Außerdem dient Art. 80 Abs. 1 Satz 3 GG der Offenlegung des Ermächtigungsrahmens gegenüber dem
Adressaten der Verordnung. Das soll ihm die Kontrolle ermöglichen, ob die Verordnung mit dem
ermächtigenden Gesetz übereinstimmt. Art. 80 Abs. 1 Satz 3 GG statuiert insoweit ein rechtsstaatliches
Formerfordernis, das die Prüfung erleichtern soll, ob sich der Verordnunggeber beim Erlaß der
Verordnung im Rahmen der ihm erteilten Ermächtigung gehalten hat (vgl. BVerfGE 24, 184 <196>).
[…]
4. Eine Mißachtung des Zitiergebots verletzt ein "unerläßliches Element des demokratischen
Rechtsstaates" (vgl. Bartlsperger, Zur Konkretisierung verfassungsrechtlicher Strukturprinzipien, VerwArch
58 <1967>, S. 249 ff. <270>). Ein solcher Mangel führt deshalb zur Nichtigkeit der Verordnung (vgl. Wilke
in: v. Mangoldt/Klein, Bonner Grundgesetz, 2. Aufl. 1969, Art. 80 Anm. XI. 2 d; Nierhaus, a.a.O., Rn. 328
<"formelle Wirksamkeitsvoraussetzung">; Bauer in: Dreier , Grundgesetz, Kommentar, Bd. 2 1998,
Art. 80 Rn. 43; Ossenbühl in: HStR III, § 64 Rn. 65).“
Diesen Anforderungen genügt die Vierte Verordnung zur Änderung der Fahrerlaubnis-Verordnung und
anderer straßenverkehrsrechtlicher Vorschriften vom 18. Juli 2008 (BGBl I 2008, 1338) in Bezug auf die
Änderung der Gebührenordnung für Maßnahmen im Straßenverkehr in Artikel 5 nicht.
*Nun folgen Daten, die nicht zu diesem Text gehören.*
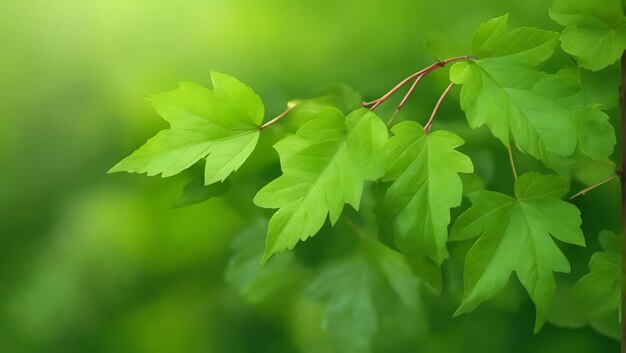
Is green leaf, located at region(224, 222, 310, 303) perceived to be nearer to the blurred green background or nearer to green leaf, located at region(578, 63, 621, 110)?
the blurred green background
Die Vierte
Änderungsverordnung zitiert die Ermächtigungsgrundlagen eingangs wie folgt:
„Auf Grund des § 6 Abs. 1 Nr. 1 Buchstabe b, c, d, h, j und r sowie § 6e Abs. 1 Satz 1 Nr. 5 und § 63 Nr. 2
des Straßenverkehrsgesetzes in der Fassung der Bekanntmachung vom 5. März 2003 (BGBl. I S. 310,
919), von denen § 6 Abs. 1 und § 6e Abs. 1 Satz 1 durch Artikel 2 Nr. 4 und § 63 durch Artikel 2 Nr. 3
Buchstabe a Doppelbuchstabe bb des Gesetzes vom 14. August 2006 (BGBl. I S. 1958) geändert worden
sind, verordnet das Bundesministerium für Verkehr, Bau und Stadtentwicklung:“
Damit fehlt das Zitat der für die Änderung der Gebührenordnung für Maßnahmen im Straßenverkehr
heranzuziehenden Ermächtigungsnorm des § 6a Abs. 2 StVG, die sich ihrerseits auch auf Maßnahmen im
Zusammenhang mit der Stilllegung von Kraftfahrzeugen bezieht (§ 6a Abs. 1 Nr. 3 StVG).
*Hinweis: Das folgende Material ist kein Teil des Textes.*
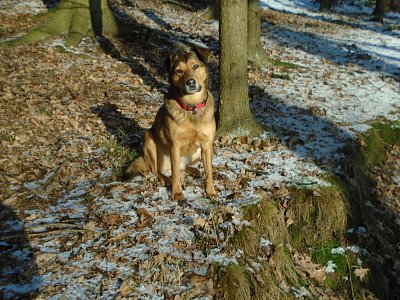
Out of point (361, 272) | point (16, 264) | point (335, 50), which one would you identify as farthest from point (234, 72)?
point (335, 50)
In diesem Zusammenhang genügt es indes auch nicht, dass die zu ändernde Verordnung
(Stammverordnung) ihrerseits dem Zitiergebot nach Art. 80 Abs. 1 Satz 3 GG genügt, indem dort in der
Eingangsformel die einzelgesetzliche Ermächtigungsgrundlage des § 6a Abs. 2 und Abs. 3 StVG benannt
wird. Wird nämlich
– wie hier – der Regelungsbereich der Stammverordnung durch eine Änderungsverordnung erweitert,
können die oben dargelegten verfassungsrechtlichen Vorgaben nur erfüllt werden, wenn auch die
Änderungsverordnung selbst den Anforderungen an das Zitiergebot genügt (vgl. OVG Berlin-
Brandenburg, Urteil vom 24. März 2010 – OVG 1 A 1.09 – nach juris).
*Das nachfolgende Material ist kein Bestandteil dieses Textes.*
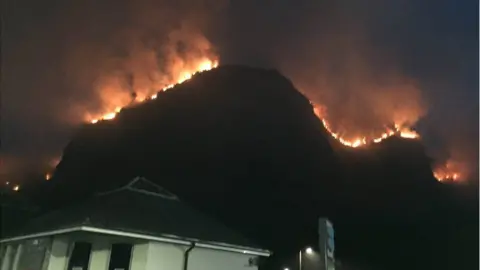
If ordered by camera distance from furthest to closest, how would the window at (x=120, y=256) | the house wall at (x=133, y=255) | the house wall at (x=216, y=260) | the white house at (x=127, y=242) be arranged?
the house wall at (x=216, y=260), the window at (x=120, y=256), the house wall at (x=133, y=255), the white house at (x=127, y=242)

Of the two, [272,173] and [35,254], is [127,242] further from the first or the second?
[272,173]

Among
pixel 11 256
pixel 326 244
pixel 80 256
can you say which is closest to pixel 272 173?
pixel 11 256

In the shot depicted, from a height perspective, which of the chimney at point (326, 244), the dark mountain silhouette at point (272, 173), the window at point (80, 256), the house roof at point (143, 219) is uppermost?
the dark mountain silhouette at point (272, 173)

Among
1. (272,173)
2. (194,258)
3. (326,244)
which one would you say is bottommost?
(326,244)

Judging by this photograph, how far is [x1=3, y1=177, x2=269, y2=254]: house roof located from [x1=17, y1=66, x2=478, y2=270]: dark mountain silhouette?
63.8ft

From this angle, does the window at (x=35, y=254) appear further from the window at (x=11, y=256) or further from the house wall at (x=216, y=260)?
the house wall at (x=216, y=260)

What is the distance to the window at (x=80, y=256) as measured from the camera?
1223cm

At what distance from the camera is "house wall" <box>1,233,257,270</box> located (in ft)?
39.0

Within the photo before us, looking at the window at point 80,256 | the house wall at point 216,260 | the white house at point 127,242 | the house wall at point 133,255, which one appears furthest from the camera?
the house wall at point 216,260

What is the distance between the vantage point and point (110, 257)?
12.1m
Dies folgt aus den oben dargelegten, vom Bundesverfassungsgericht benannten Zwecken des
Zitiergebots. Blickte man allein auf den Normadressaten, dem durch die Angabe der Ermächtigungsnorm
die Prüfung ermöglicht und erleichtert werden soll, ob sich der Verordnungsgeber beim Erlass der
Verordnung im Rahmen der ihm erteilten Ermächtigungsgrundlage gehalten hat (BVerfG, a.a.O.), könnte
diese Funktion möglicherweise auch allein durch die Angabe der Ermächtigungsgrundlage in der
Stammverordnung erfüllt sein. Insoweit könnte sich der Normadressat nämlich durch die Zitierung in der
Stammverordnung ein Bild darüber machen, ob die einzelnen Regelungen – auch die neu
hinzugekommenen – von der zitierten Ermächtigungsgrundlage gedeckt sind. Allerdings erschöpft sich
der Zweck des Art. 80 Abs. 1 Satz 3 GG nicht in einer Informationsfunktion zugunsten des
Normadressaten.
Vielmehr dient das Zitiergebot auch dazu, dem Verordnungsgeber selbst Grundlage und Umfang seiner
Rechtssetzungsbefugnis bewusst zu machen. So soll die Angabe der Ermächtigungsgrundlage die
Feststellung ermöglichen, ob der Normgeber bei Erlass der Regelung von einer bestimmten gesetzlichen
Ermächtigung überhaupt Gebrauch machen wollte; der Verordnungsgeber muss sich durch die Angabe
der Ermächtigungsgrundlage des ihm aufgegebenen Normsetzungsprogramms vergewissern und hat
sich auf dieses zu beschränken (BVerfG, a.a.O.). Diese, vor allem im Rechtssetzungsverfahren zum
Tragen kommende Funktion des Zitiergebots erfordert, dass dem Zitiergebot auch in einer
Änderungsverordnung genüge getan werden muss, jedenfalls dann, wenn der Regelungsbereich durch
die Änderungsverordnung erweitert wird (vgl. OVG Berlin-Brandenburg, a.a.O.). Denn allein aus der
Angabe der Ermächtigungsnorm(en) in der Stammverordnung lassen sich keine Rückschlüsse darauf
ziehen, ob der Verordnungsgeber sich bei Erlass der Änderungsverordnung dieser
Ermächtigungsgrundlage bewusst war und dessen Vorgaben und Grenzen vor Augen hatte.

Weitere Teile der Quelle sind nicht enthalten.